Sentença aponta atuação organizada para facilitar o ingresso de drogas, celulares e outros materiais proibidos no Conjunto Penal de Feira de Santana mediante pagamento de propina a servidores públicos.
A Justiça da Bahia condenou integrantes de uma organização criminosa investigada por manter um esquema de corrupção dentro do Conjunto Penal de Feira de Santana. A decisão, resultado da Operação Sísifo, reconheceu que o grupo atuava de forma estruturada para permitir a entrada de drogas, celulares e outros objetos proibidos na unidade prisional em troca de vantagens financeiras pagas a servidores públicos.
A sentença, proferida pela 3ª Vara Criminal de Feira de Santana, acolheu a maior parte das denúncias apresentadas pelo Grupo de Atuação Especial de Combate às Organizações Criminosas (Gaeco), do Ministério Público da Bahia (MP-BA). Ao todo, as penas aplicadas aos condenados ultrapassam 150 anos de prisão.
Os réus foram responsabilizados por crimes como organização criminosa, corrupção passiva, tráfico de drogas, lavagem de dinheiro e facilitação da entrada de objetos ilícitos em estabelecimento prisional. As condenações variam entre mais de 24 anos de reclusão, em regime fechado, e três anos e dez meses de prisão, em regime semiaberto, conforme o grau de participação de cada envolvido.
Durante o processo, a Justiça concluiu que o esquema funcionava de maneira contínua e contava com uma estrutura organizada para abastecer detentos com celulares, entorpecentes e outros materiais proibidos. As investigações também apontaram que parte do dinheiro obtido com a atividade criminosa era ocultada por meio de movimentações financeiras consideradas incompatíveis com a renda declarada pelos investigados, além da utilização de contas de terceiros e aquisição de bens para dissimular a origem dos recursos.
A decisão destaca que as provas reunidas incluem inspeções realizadas pelo Ministério Público, relatórios de inteligência financeira, quebras de sigilo bancário e fiscal, buscas e apreensões, perícias em aparelhos eletrônicos e depoimentos colhidos durante a instrução processual.

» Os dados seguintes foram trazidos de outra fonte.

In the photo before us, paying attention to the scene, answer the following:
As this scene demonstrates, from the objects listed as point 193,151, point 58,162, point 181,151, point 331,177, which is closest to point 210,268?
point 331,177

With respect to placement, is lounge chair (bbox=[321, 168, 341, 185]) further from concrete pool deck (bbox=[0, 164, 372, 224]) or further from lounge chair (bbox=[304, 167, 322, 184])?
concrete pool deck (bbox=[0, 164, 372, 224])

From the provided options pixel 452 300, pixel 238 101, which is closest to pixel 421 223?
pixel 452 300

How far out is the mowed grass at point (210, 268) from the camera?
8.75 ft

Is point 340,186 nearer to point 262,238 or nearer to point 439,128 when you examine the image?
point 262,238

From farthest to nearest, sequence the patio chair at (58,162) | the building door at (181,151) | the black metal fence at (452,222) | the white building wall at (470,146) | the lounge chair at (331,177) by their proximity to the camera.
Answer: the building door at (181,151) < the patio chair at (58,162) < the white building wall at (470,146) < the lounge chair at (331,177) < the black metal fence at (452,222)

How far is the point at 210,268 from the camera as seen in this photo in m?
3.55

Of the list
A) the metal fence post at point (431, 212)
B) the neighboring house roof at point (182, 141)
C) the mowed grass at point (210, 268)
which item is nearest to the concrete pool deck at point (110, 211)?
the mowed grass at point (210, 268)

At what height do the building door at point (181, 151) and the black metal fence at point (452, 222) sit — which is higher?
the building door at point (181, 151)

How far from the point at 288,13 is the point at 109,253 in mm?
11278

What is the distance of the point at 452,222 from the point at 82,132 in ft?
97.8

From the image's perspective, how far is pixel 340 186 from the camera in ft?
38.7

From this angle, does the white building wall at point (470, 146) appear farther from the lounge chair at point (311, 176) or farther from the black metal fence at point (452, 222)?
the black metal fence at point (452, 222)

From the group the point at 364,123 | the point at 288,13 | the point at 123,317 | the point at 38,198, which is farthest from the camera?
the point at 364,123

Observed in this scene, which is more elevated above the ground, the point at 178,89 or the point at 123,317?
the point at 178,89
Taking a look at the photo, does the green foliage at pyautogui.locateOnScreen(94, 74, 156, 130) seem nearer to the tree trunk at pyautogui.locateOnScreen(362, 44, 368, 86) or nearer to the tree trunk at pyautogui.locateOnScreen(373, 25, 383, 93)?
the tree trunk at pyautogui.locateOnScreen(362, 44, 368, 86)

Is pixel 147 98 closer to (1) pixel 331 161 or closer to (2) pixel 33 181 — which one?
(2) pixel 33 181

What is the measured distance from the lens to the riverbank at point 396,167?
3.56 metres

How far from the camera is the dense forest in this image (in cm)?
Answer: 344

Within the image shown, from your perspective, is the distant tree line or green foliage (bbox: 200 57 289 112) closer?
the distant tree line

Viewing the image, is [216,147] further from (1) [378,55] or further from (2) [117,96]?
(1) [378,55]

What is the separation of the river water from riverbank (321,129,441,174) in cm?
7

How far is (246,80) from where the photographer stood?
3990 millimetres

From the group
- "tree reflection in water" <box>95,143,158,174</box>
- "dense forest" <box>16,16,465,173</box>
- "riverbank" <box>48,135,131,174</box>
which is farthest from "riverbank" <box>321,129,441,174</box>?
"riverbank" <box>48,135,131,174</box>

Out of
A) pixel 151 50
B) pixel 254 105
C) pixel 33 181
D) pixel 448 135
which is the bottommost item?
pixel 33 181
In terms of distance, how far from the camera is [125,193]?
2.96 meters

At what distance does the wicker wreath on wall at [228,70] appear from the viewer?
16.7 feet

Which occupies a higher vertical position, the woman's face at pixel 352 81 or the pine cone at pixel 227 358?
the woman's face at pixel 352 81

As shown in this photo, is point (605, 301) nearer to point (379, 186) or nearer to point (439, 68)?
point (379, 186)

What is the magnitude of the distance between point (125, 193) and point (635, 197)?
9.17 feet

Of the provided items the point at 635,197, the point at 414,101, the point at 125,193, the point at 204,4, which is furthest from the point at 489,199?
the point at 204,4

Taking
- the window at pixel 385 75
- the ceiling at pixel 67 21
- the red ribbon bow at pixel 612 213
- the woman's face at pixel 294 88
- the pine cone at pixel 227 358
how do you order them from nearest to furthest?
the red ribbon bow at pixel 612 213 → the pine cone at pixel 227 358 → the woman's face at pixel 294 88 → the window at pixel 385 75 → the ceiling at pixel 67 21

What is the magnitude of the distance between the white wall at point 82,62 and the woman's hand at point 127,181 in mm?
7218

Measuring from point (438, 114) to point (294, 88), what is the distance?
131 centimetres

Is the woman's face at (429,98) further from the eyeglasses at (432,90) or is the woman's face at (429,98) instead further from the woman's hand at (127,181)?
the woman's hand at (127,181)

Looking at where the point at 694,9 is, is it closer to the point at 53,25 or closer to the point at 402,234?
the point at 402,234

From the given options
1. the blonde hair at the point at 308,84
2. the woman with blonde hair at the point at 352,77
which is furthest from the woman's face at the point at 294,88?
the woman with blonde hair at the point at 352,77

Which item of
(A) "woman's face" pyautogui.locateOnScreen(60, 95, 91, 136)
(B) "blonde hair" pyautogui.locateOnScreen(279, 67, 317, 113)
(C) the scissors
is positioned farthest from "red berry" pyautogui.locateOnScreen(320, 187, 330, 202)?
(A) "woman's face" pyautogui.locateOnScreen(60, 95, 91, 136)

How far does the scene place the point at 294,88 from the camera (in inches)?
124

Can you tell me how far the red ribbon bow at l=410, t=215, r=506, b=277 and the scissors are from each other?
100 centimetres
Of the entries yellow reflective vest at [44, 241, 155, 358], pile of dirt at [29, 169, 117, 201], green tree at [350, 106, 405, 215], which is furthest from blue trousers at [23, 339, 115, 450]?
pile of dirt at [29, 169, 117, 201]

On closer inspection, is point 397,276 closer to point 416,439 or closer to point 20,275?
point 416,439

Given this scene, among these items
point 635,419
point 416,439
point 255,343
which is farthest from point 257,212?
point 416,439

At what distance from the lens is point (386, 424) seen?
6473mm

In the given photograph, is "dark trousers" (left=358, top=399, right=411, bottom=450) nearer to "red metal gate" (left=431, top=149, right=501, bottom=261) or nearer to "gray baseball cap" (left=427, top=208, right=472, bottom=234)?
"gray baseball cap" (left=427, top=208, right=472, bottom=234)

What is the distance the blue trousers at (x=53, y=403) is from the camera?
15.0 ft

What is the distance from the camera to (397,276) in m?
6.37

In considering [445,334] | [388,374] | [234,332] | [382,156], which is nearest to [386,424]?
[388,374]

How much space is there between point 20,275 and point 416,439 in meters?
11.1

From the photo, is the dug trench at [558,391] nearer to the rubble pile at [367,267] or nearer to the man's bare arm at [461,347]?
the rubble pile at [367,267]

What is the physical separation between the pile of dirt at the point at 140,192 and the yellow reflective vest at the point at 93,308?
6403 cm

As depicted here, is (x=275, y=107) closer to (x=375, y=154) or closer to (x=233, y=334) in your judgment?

Entre os elementos considerados decisivos está a apreensão de celulares separados por identificação dos pavilhões do presídio, acompanhados de carregadores e fones de ouvido, indicando, segundo a sentença, um sistema organizado para distribuição dos aparelhos no interior da unidade. Também foram encontrados drogas e dinheiro em espécie durante as diligências.
Outro fator que reforçou a condenação foi o elevado número de materiais ilícitos apreendidos no presídio. Conforme os autos, entre 2019 e 2020 foram recolhidos 572 celulares. Já entre janeiro de 2022 e outubro de 2023, as forças de segurança apreenderam outros 531 aparelhos celulares, além de 325 armas brancas e 3.514 porções de drogas, entre maconha, cocaína e crack. Para a magistrada, esses números demonstram que a entrada dos materiais ocorria de forma permanente e com apoio de uma estrutura criminosa.
A Operação Sísifo foi deflagrada pelo Ministério Público da Bahia em conjunto com a Secretaria da Segurança Pública da Bahia para desarticular o esquema criminoso instalado no Conjunto Penal de Feira de Santana.